## START Input for this task

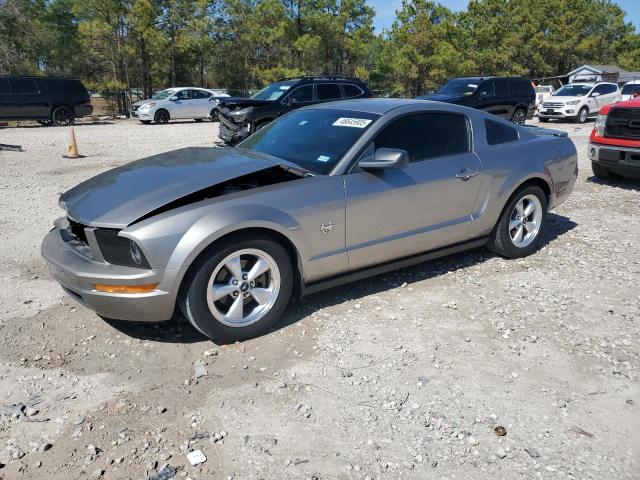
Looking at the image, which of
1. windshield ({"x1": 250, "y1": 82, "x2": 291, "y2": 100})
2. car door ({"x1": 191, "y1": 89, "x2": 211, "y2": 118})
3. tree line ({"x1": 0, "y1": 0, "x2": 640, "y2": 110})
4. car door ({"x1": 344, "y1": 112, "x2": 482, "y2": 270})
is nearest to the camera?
car door ({"x1": 344, "y1": 112, "x2": 482, "y2": 270})

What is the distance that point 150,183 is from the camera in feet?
12.4

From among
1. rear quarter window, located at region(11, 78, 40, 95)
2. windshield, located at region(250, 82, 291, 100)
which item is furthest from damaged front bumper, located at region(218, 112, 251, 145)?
rear quarter window, located at region(11, 78, 40, 95)

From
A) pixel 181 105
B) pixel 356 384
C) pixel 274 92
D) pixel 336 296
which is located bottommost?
pixel 356 384

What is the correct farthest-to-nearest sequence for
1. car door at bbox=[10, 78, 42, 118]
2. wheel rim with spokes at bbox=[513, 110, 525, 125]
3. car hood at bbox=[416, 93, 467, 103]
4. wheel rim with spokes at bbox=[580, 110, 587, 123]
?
wheel rim with spokes at bbox=[580, 110, 587, 123]
car door at bbox=[10, 78, 42, 118]
wheel rim with spokes at bbox=[513, 110, 525, 125]
car hood at bbox=[416, 93, 467, 103]

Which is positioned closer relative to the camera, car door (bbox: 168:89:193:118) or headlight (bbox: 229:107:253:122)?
headlight (bbox: 229:107:253:122)

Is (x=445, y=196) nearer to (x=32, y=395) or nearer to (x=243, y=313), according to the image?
(x=243, y=313)

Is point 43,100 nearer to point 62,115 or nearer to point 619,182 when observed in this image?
point 62,115

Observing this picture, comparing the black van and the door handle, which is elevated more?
the black van

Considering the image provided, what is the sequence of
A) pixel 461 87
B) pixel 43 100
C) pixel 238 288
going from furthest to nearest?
pixel 43 100
pixel 461 87
pixel 238 288

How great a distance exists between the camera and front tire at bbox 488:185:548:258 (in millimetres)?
5285

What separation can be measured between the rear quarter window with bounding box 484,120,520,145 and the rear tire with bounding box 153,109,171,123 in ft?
67.2

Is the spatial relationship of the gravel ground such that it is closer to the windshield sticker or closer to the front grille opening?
the windshield sticker

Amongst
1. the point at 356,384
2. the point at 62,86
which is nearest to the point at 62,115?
the point at 62,86

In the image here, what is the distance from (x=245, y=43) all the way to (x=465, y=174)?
32.7m
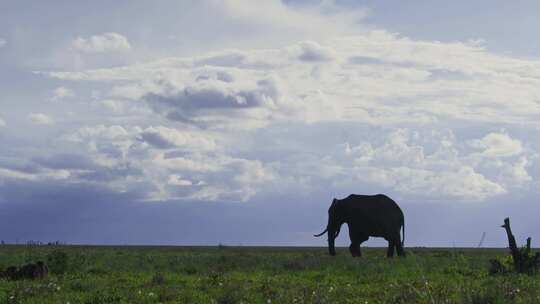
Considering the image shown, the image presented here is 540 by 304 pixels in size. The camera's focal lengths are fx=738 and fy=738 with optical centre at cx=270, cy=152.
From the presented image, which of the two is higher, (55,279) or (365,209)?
(365,209)

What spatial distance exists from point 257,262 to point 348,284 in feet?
32.9

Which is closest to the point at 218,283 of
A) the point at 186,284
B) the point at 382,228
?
the point at 186,284

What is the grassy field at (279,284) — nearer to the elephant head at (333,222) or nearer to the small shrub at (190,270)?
the small shrub at (190,270)

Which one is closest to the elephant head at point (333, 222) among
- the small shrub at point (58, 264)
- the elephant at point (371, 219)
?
the elephant at point (371, 219)

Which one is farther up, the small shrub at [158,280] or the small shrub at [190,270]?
the small shrub at [190,270]

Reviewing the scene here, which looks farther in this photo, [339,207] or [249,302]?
[339,207]

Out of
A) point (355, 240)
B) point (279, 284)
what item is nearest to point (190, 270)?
point (279, 284)

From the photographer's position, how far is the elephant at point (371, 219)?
34969mm

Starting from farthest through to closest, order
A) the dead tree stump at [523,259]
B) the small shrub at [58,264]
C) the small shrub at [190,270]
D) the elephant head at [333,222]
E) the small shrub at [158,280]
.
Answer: the elephant head at [333,222]
the small shrub at [190,270]
the small shrub at [58,264]
the dead tree stump at [523,259]
the small shrub at [158,280]

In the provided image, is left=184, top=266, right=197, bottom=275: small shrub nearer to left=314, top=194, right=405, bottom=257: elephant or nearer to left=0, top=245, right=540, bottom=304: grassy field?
left=0, top=245, right=540, bottom=304: grassy field

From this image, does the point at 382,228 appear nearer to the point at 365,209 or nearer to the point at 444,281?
the point at 365,209

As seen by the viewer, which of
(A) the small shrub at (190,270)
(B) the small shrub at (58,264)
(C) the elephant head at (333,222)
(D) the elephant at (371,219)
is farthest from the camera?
(C) the elephant head at (333,222)

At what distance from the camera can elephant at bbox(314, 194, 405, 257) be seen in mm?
34969

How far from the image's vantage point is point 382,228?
115 feet
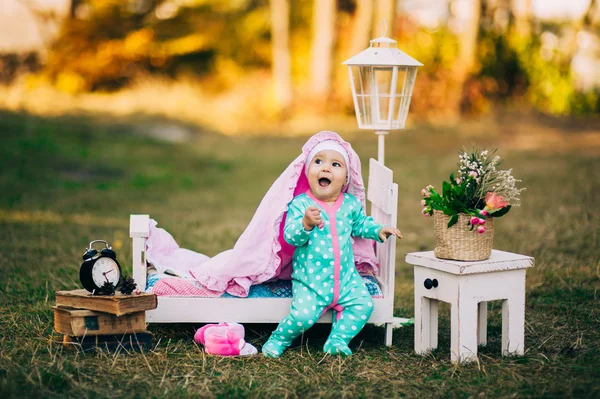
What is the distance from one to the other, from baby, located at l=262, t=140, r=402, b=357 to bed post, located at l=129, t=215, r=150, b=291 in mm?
809

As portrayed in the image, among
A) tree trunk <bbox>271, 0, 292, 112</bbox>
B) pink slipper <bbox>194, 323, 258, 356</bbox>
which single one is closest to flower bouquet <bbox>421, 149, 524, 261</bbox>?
pink slipper <bbox>194, 323, 258, 356</bbox>

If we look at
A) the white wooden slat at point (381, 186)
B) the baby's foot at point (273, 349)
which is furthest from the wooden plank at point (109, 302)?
the white wooden slat at point (381, 186)

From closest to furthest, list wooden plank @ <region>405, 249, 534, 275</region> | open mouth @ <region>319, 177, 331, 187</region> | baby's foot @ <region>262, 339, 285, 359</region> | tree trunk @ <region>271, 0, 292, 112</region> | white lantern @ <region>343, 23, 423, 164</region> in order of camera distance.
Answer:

## END Input for this task

* **Problem**: Output all of the records exactly as they appear above, but not the pictures.

* **Response**:
Looking at the image, which of
1. windshield ({"x1": 250, "y1": 82, "x2": 291, "y2": 100})
2. car door ({"x1": 191, "y1": 89, "x2": 211, "y2": 118})
3. tree line ({"x1": 0, "y1": 0, "x2": 640, "y2": 110})
4. car door ({"x1": 344, "y1": 112, "x2": 482, "y2": 270})
is nearest to the camera?
car door ({"x1": 344, "y1": 112, "x2": 482, "y2": 270})

What is the distance that point 150,183 is from the camera in feet?
12.4

From among
1. rear quarter window, located at region(11, 78, 40, 95)
2. windshield, located at region(250, 82, 291, 100)
which item is furthest from damaged front bumper, located at region(218, 112, 251, 145)?
rear quarter window, located at region(11, 78, 40, 95)

From
A) pixel 181 105
B) pixel 356 384
C) pixel 274 92
D) pixel 336 296
which is located bottommost?
pixel 356 384

What is the correct farthest-to-nearest sequence for
1. car door at bbox=[10, 78, 42, 118]
2. wheel rim with spokes at bbox=[513, 110, 525, 125]
3. car hood at bbox=[416, 93, 467, 103]
4. wheel rim with spokes at bbox=[580, 110, 587, 123]
?
wheel rim with spokes at bbox=[580, 110, 587, 123]
car door at bbox=[10, 78, 42, 118]
wheel rim with spokes at bbox=[513, 110, 525, 125]
car hood at bbox=[416, 93, 467, 103]

Which is positioned closer relative to the camera, car door (bbox: 168:89:193:118) or headlight (bbox: 229:107:253:122)?
headlight (bbox: 229:107:253:122)

Is (x=445, y=196) nearer to (x=32, y=395) or nearer to (x=243, y=313), according to the image?
(x=243, y=313)

Is point 43,100 nearer to point 62,115 or nearer to point 619,182 when observed in this image?
point 62,115

Observing this picture, comparing the black van and the door handle, which is elevated more?
the black van

Considering the image provided, what is the sequence of
A) pixel 461 87
B) pixel 43 100
C) pixel 238 288
going from furthest to nearest?
pixel 43 100
pixel 461 87
pixel 238 288

How great a distance exists between the camera and front tire at bbox 488:185:548:258 (in millimetres)?
5285

What separation can be measured between the rear quarter window with bounding box 484,120,520,145 and the rear tire with bounding box 153,109,171,123 in ft?
67.2

Is the spatial relationship of the gravel ground such that it is closer to the windshield sticker or closer to the front grille opening?
the windshield sticker

Amongst
1. the point at 356,384
2. the point at 62,86
which is nearest to the point at 62,115?
the point at 62,86

In the image here, what is the distance from (x=245, y=43) all the way to (x=465, y=174)?
32.7m
Considering the image shown, the image presented here is 540 by 304 pixels in size. The camera's focal lengths are fx=738 and fy=738 with optical centre at cx=270, cy=152.
From the presented image, which of the two is higher, (55,279) or (365,209)?
(365,209)

What spatial distance exists from point 257,262 to point 348,284 in feet?
32.9

Which is closest to the point at 218,283 of
A) the point at 186,284
B) the point at 382,228
?
the point at 186,284

What is the grassy field at (279,284) — nearer to the elephant head at (333,222) or nearer to the small shrub at (190,270)?
the small shrub at (190,270)

Which one is closest to the elephant head at point (333, 222) among
- the small shrub at point (58, 264)
- the elephant at point (371, 219)
?
the elephant at point (371, 219)

Which one is farther up, the small shrub at [158,280] or the small shrub at [190,270]?
the small shrub at [190,270]

Reviewing the scene here, which looks farther in this photo, [339,207] or [249,302]?
[339,207]

Out of
A) point (355, 240)
B) point (279, 284)
what item is nearest to point (190, 270)?
point (279, 284)

From the photographer's position, how far is the elephant at point (371, 219)?
34969mm

Starting from farthest through to closest, order
A) the dead tree stump at [523,259]
B) the small shrub at [58,264]
C) the small shrub at [190,270]
D) the elephant head at [333,222]
E) the small shrub at [158,280]
.
Answer: the elephant head at [333,222]
the small shrub at [190,270]
the small shrub at [58,264]
the dead tree stump at [523,259]
the small shrub at [158,280]

In the provided image, is left=184, top=266, right=197, bottom=275: small shrub nearer to left=314, top=194, right=405, bottom=257: elephant or nearer to left=0, top=245, right=540, bottom=304: grassy field?
left=0, top=245, right=540, bottom=304: grassy field

From this image, does the point at 382,228 appear nearer to the point at 365,209 or nearer to the point at 444,281?
the point at 365,209

As seen by the viewer, which of
(A) the small shrub at (190,270)
(B) the small shrub at (58,264)
(C) the elephant head at (333,222)
(D) the elephant at (371,219)
is farthest from the camera?
(C) the elephant head at (333,222)

At what distance from the camera can elephant at bbox(314, 194, 405, 257) be seen in mm?
34969

How far from the image's vantage point is point 382,228?
115 feet
What is the distance from one to the other, from baby, located at l=262, t=140, r=402, b=357 to bed post, located at l=129, t=215, r=150, b=291 in mm?
809

As portrayed in the image, among
A) tree trunk <bbox>271, 0, 292, 112</bbox>
B) pink slipper <bbox>194, 323, 258, 356</bbox>
which single one is closest to flower bouquet <bbox>421, 149, 524, 261</bbox>?
pink slipper <bbox>194, 323, 258, 356</bbox>

If we look at
A) the white wooden slat at point (381, 186)
B) the baby's foot at point (273, 349)
which is furthest from the wooden plank at point (109, 302)?
the white wooden slat at point (381, 186)

From closest to furthest, list wooden plank @ <region>405, 249, 534, 275</region> | open mouth @ <region>319, 177, 331, 187</region> | baby's foot @ <region>262, 339, 285, 359</region> | tree trunk @ <region>271, 0, 292, 112</region> | white lantern @ <region>343, 23, 423, 164</region> in order of camera distance.
Answer:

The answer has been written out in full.